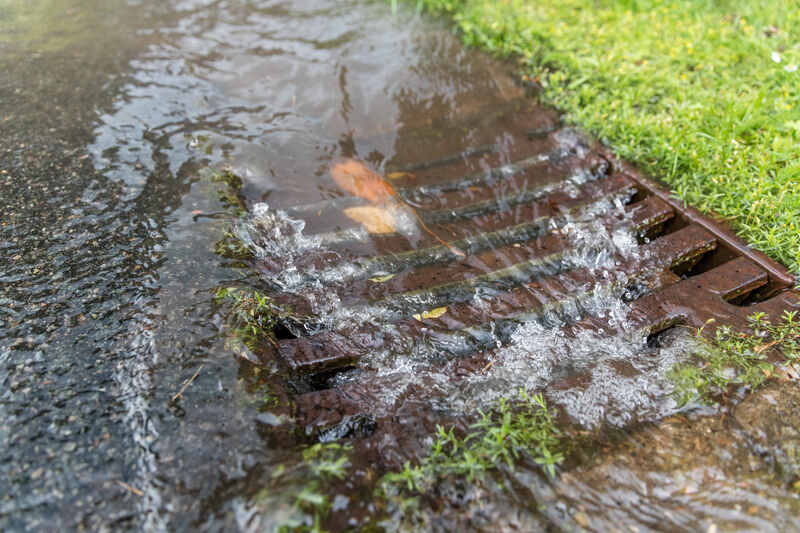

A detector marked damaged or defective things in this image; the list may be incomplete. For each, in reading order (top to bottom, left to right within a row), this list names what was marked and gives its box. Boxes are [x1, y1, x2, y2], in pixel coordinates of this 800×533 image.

rusty grate bar [252, 109, 800, 440]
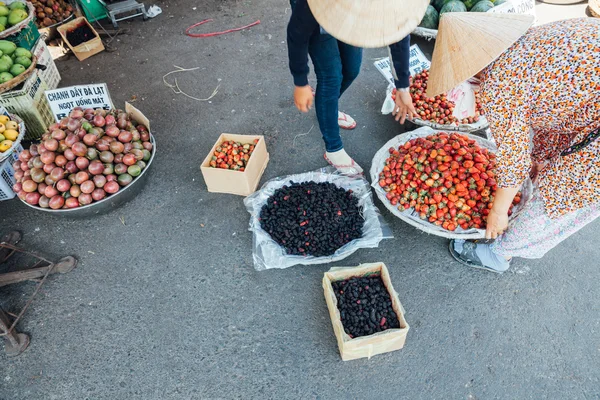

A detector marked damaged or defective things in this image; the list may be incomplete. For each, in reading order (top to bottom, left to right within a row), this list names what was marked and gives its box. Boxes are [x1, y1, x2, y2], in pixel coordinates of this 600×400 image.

rusty metal object [0, 231, 77, 356]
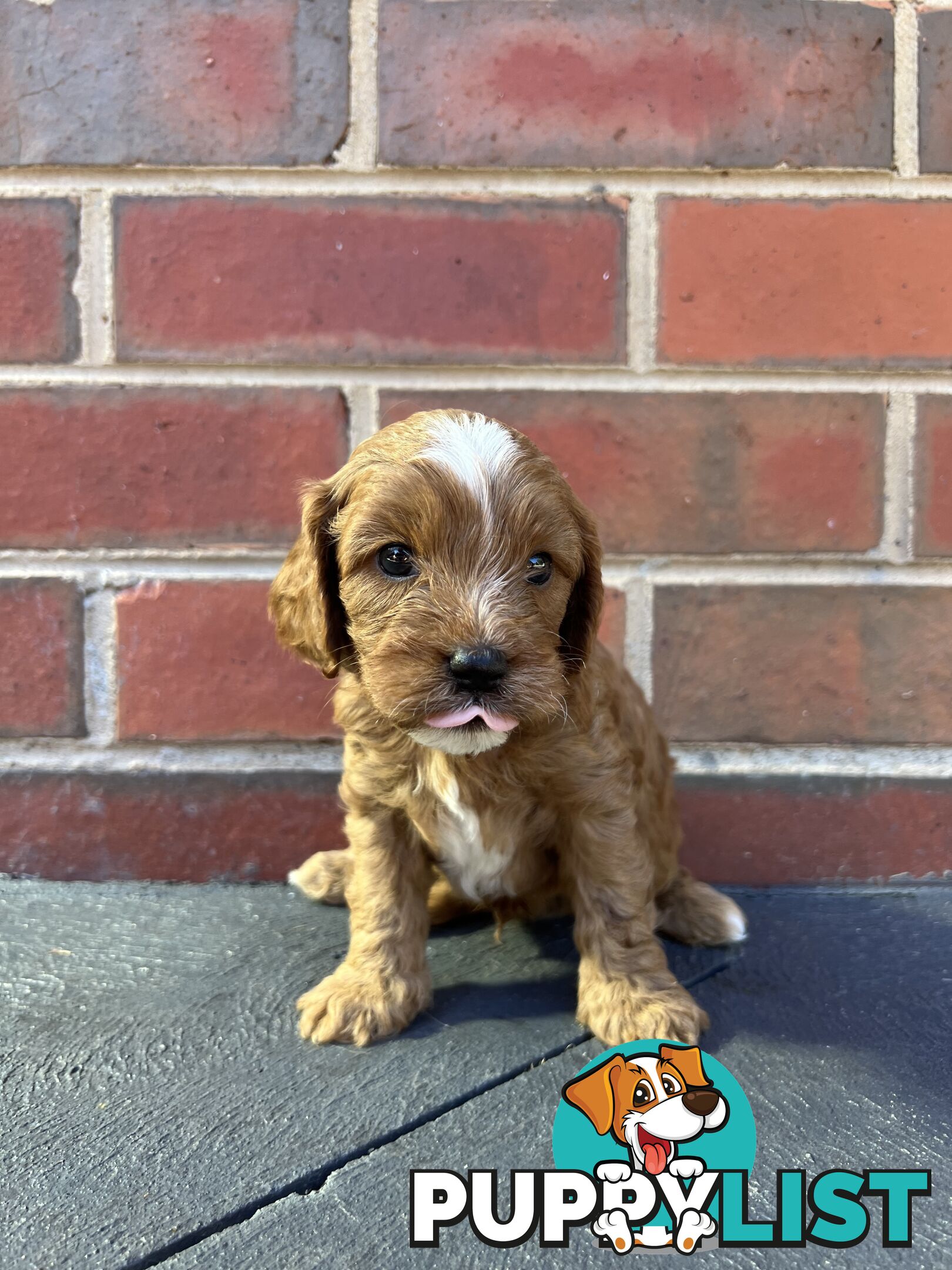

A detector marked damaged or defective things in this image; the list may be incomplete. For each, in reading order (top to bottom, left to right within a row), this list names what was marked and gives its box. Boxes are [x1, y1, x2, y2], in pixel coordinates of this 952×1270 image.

crack in concrete [119, 955, 731, 1265]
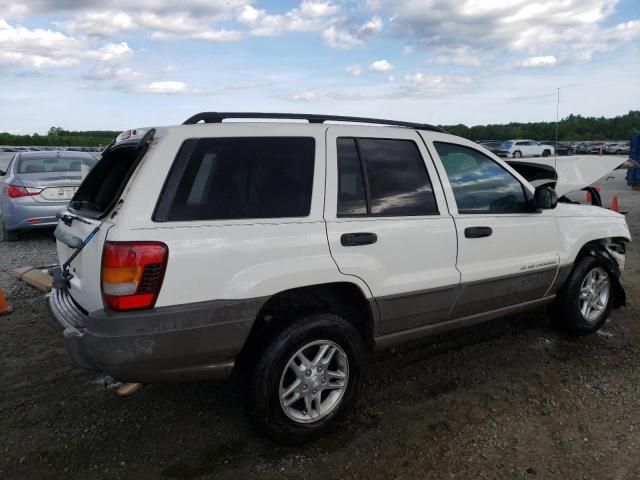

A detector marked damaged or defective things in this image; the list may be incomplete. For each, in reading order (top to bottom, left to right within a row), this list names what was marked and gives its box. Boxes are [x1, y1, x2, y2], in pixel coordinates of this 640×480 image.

damaged rear bumper [46, 288, 264, 382]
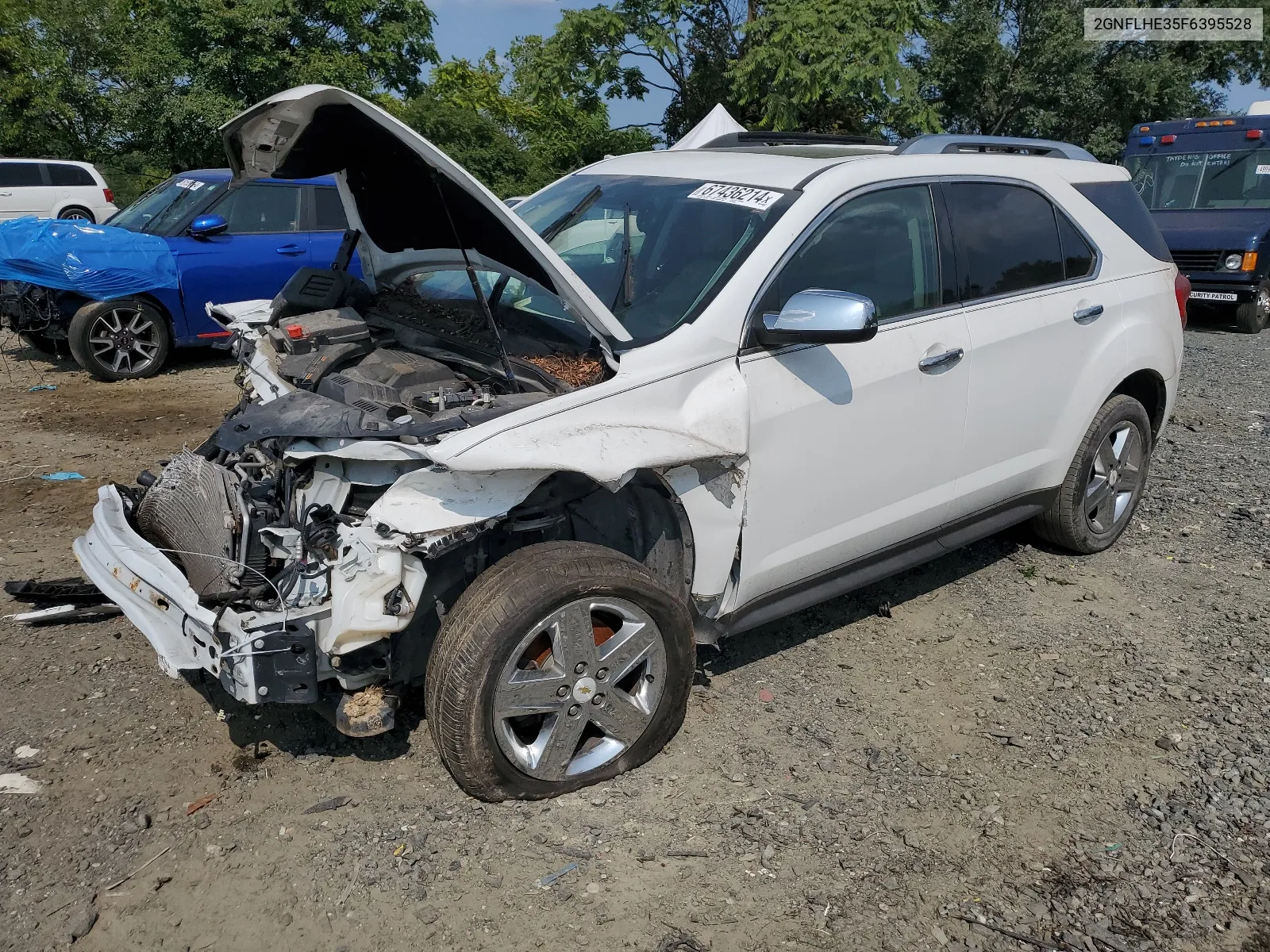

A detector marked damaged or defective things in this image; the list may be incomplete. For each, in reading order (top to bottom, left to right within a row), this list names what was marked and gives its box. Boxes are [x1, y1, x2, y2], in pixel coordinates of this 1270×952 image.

crumpled bumper [72, 489, 318, 701]
wrecked white suv [75, 87, 1187, 803]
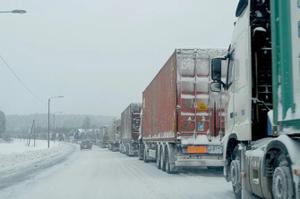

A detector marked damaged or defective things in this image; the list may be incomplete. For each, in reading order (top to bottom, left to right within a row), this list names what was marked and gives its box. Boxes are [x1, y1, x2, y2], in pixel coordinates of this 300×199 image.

rusty shipping container [141, 48, 227, 173]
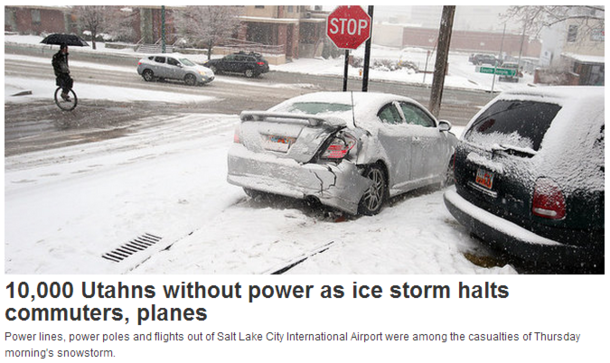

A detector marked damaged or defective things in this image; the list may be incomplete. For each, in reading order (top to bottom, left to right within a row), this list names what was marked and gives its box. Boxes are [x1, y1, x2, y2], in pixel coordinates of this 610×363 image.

damaged silver car [228, 92, 456, 215]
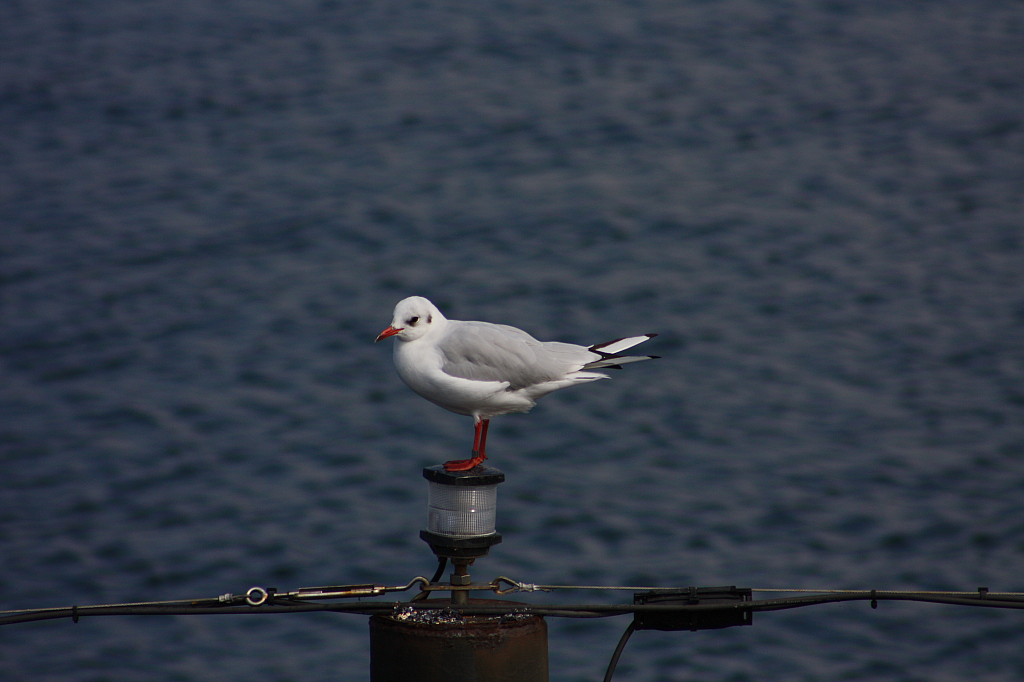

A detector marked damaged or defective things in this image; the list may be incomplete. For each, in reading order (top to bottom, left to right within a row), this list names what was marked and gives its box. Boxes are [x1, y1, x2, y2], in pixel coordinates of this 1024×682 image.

rusty metal post [366, 598, 544, 675]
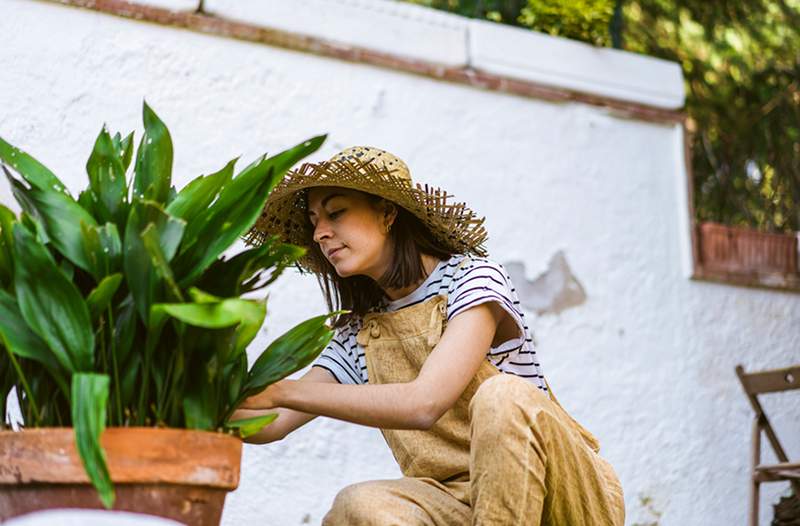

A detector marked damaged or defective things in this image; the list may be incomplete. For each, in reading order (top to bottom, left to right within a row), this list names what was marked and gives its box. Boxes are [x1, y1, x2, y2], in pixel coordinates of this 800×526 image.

peeling paint on wall [506, 253, 588, 318]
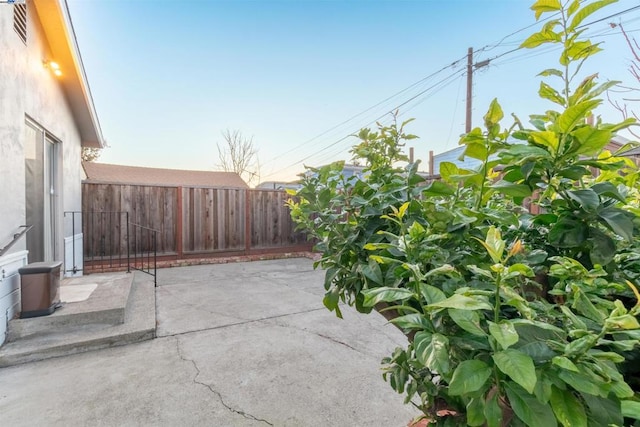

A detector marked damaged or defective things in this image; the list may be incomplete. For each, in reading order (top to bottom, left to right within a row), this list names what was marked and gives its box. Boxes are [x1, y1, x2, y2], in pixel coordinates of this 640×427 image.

crack in concrete [175, 338, 272, 424]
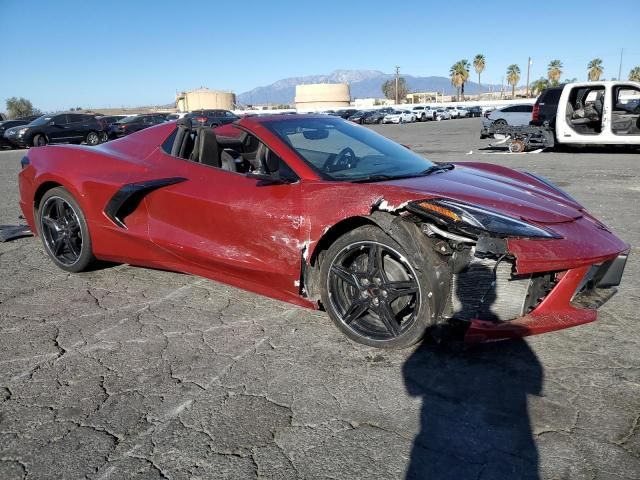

━━━━━━━━━━━━━━━━━━━━━━━━━━━━━━

Please repeat each record above precisely, with the pictures left out.

Your solution:
A detector marked damaged or defective things in this image; the list may be incomplete. For each, in reading order (top to bottom, left to right within a row), this list names what was marked and gives its box. Boxes are [x1, y1, x2, y2], in pixel coordinates of this 800×533 image.

rusty grate bar [252, 109, 800, 440]

A detector marked damaged or defective things in this image; the list may be incomplete. For each, in reading order (top to bottom, left to right within a row), this list names what was marked and gives its box. Boxes are [x1, y1, x2, y2], in pixel coordinates of this 600×400 image.

rusty metal object [0, 231, 77, 356]

A detector marked damaged or defective things in this image; the list may be incomplete. For each, in reading order (top to bottom, left to right within a row), this list names what was marked and gives its box. Boxes are [x1, y1, x2, y2], in pixel coordinates of this 952×1270 image.

crack in concrete [119, 955, 731, 1265]

A detector marked damaged or defective things in this image; the list may be incomplete. For each, in reading order (top to bottom, left to right within a row), this list names what was marked and gives its box. Boxes are [x1, y1, x2, y2], in pixel coordinates of this 640×480 image.

damaged rear bumper [46, 288, 264, 382]

A detector marked damaged or defective things in this image; the list may be incomplete. For each, in reading order (top to bottom, left to right within a row), this list names what was marked and gives its box. Boxes are [x1, y1, x2, y2], in pixel coordinates of this 1270×952 image.

crumpled bumper [72, 489, 318, 701]
wrecked white suv [75, 87, 1187, 803]

A detector marked damaged or defective things in this image; the list may be incomplete. For each, in reading order (top to bottom, left to right within a row), this list names what was marked and gives its box. Boxes are [x1, y1, x2, y2], in pixel coordinates of this 300×199 image.

rusty shipping container [141, 48, 227, 173]

A detector marked damaged or defective things in this image; the list may be incomplete. For each, in reading order (top to bottom, left to right within a row), this list names what was marked and gives its box. Boxes are [x1, y1, x2, y2], in pixel coordinates of this 610×363 image.

damaged silver car [228, 92, 456, 215]

A detector marked damaged or defective things in this image; the list may be incomplete. For each, in reading order (top to bottom, left to right within a row), this list names what was marked and gives its box. Boxes are [x1, y1, x2, y2], in pixel coordinates of this 1024×682 image.

rusty metal post [366, 598, 544, 675]

A detector marked damaged or defective things in this image; the list may be incomplete. For each, in reading order (top to bottom, left to right within a row), this list names what was marked and gives its box. Boxes are [x1, y1, x2, y2], in pixel coordinates of this 800×526 image.

peeling paint on wall [506, 253, 588, 318]

A detector marked damaged or defective things in this image; the list may be incomplete. For each, in reading order (top to bottom, left to right within a row), this list names what was marked and gives its box. Boxes are [x1, y1, x2, y2], in pixel coordinates of this 640×427 image.

crack in concrete [175, 338, 272, 424]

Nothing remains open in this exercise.